Retinal morphometry was assessed in 7 dogs from a colony of Labrador Retrievers with dystrophic retinas at 1,2,3,4 and 18 months of age. Rod outer segment length and outer nuclear layer width were measured in the central, midperipheral and peripheral retina at six locations along the vertical meridian. Early striking regional differences in onset and rate of progression were characteristic for this inherited retinal degeneration. Notably, some areas of the retina developed fully and normally before degenerating. The central parts of the vertical meridians showed slightly disorganized rod outer segments already at 1 month of age and they were significantly shorter than those of control animals at 3 and 4 months (p < 0.01 and p < 0.001, respectively).
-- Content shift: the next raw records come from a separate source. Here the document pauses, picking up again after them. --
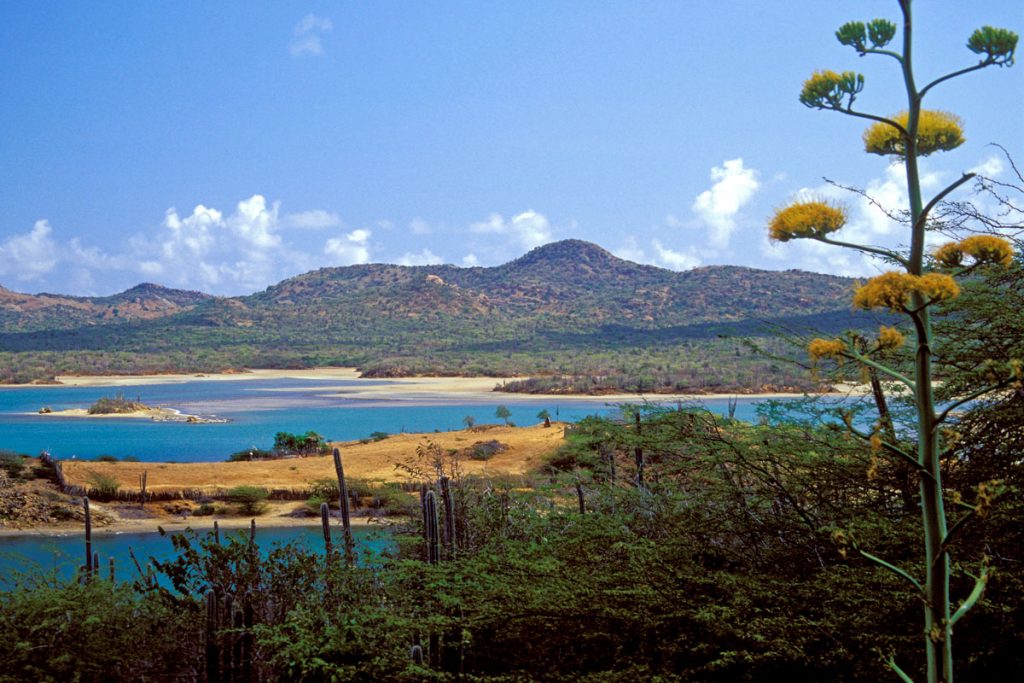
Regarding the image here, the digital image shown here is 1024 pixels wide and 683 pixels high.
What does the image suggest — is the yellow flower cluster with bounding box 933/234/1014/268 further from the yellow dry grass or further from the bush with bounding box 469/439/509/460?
the bush with bounding box 469/439/509/460

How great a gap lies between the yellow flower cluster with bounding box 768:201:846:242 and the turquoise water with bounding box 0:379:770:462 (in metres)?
26.8

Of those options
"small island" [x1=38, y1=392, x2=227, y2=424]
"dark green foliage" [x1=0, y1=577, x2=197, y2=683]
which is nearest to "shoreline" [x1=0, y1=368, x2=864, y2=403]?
"small island" [x1=38, y1=392, x2=227, y2=424]

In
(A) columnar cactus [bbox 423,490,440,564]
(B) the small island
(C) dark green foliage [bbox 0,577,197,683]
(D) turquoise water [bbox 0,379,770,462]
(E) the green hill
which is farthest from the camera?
(E) the green hill

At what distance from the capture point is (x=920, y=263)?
268 cm

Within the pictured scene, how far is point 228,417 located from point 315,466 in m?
24.8

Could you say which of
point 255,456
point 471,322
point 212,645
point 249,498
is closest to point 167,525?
point 249,498

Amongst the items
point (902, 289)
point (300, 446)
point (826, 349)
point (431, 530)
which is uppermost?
point (902, 289)

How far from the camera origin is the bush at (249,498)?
26047mm

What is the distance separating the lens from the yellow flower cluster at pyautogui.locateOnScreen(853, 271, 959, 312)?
8.10 ft

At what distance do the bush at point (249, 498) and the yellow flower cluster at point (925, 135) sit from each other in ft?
81.7

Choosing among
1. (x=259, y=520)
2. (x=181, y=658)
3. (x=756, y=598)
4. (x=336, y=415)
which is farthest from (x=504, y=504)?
(x=336, y=415)

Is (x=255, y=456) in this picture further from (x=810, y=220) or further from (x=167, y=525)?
(x=810, y=220)

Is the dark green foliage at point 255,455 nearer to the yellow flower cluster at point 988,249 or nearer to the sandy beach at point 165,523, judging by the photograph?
the sandy beach at point 165,523

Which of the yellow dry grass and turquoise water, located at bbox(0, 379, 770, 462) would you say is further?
turquoise water, located at bbox(0, 379, 770, 462)
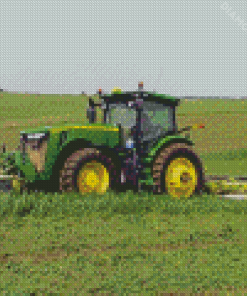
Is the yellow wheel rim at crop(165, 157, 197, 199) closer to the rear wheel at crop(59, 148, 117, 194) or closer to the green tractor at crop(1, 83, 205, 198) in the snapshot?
the green tractor at crop(1, 83, 205, 198)

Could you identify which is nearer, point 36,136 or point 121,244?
point 121,244

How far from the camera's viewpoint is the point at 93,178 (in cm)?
867

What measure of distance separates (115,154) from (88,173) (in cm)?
69

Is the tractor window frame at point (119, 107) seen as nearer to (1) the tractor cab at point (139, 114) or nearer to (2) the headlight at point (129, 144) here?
(1) the tractor cab at point (139, 114)

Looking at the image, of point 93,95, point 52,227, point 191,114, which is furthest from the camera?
point 191,114

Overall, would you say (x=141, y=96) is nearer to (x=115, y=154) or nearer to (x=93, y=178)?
(x=115, y=154)

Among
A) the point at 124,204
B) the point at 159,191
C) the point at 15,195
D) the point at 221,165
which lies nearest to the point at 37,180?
the point at 15,195

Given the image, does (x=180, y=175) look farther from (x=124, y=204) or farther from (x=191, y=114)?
(x=191, y=114)

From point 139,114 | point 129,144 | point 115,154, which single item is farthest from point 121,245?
point 139,114

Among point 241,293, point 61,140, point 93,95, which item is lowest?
point 241,293

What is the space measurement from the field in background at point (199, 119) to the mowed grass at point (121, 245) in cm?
1010

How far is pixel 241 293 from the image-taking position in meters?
4.79

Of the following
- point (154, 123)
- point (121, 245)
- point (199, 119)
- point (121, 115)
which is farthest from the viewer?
point (199, 119)

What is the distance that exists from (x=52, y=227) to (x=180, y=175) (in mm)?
3440
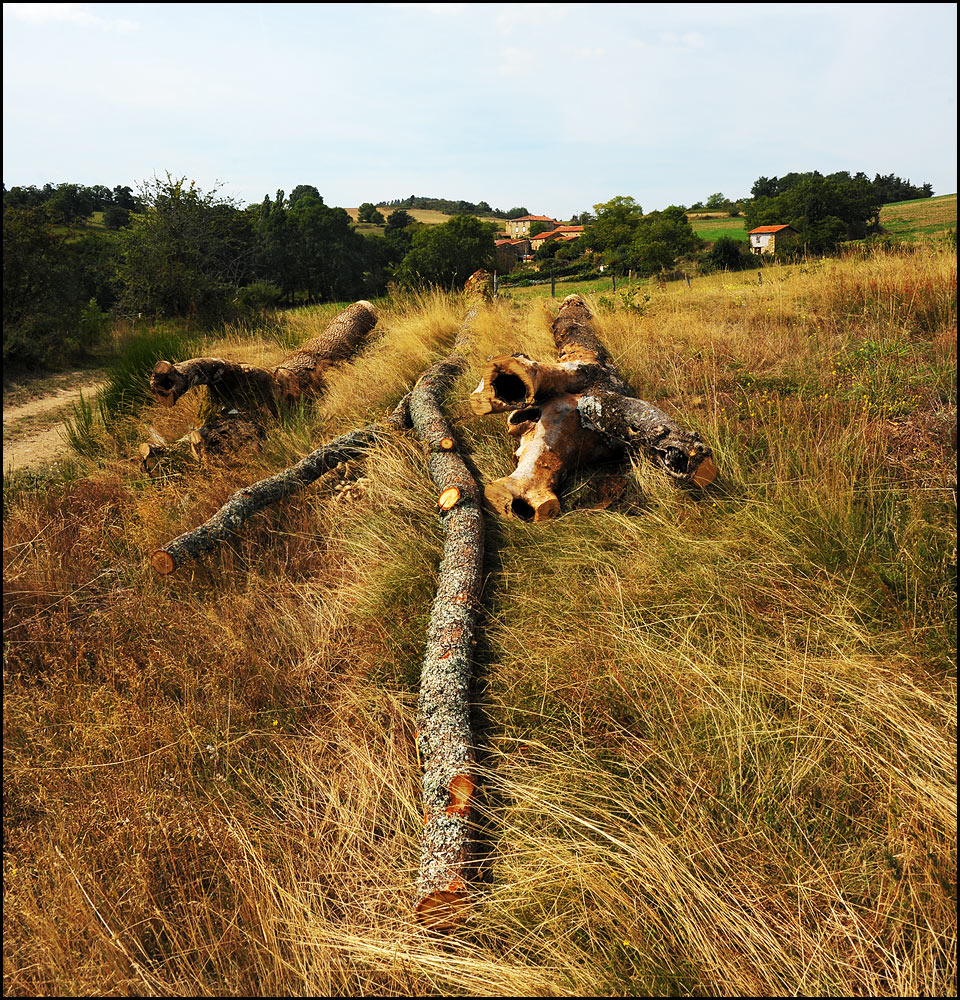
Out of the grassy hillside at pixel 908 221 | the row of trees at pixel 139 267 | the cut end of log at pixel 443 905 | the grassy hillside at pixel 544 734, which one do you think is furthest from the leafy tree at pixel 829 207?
the cut end of log at pixel 443 905

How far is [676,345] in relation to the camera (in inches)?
267

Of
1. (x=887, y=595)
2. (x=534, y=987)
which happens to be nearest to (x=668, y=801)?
(x=534, y=987)

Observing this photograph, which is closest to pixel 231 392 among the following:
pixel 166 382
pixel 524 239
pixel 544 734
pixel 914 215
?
pixel 166 382

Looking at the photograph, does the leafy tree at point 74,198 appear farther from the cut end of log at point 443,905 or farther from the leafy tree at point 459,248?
the cut end of log at point 443,905

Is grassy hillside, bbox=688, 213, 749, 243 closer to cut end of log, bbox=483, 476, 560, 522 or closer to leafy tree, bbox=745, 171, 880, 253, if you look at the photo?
leafy tree, bbox=745, 171, 880, 253

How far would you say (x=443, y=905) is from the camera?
6.92 ft

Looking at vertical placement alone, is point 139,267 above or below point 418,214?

The rod outer segments of the midperipheral and peripheral regions were, however, comparable to control animals as late as at 4 months of age. At 18 months the rod outer segments of dystrophic animals were significantly shorter in all retinal regions (p < 0.0005). At the age the outer nuclear layer of the dystrophic animals had become significantly thinner than that of control animals in all retinal regions (p < 0.001), indicating a clear visual cell loss. It is reasonable to characterize this as a retinal degeneration having a relatively slow progression, which enhances its relevance to conditions of clinical significance.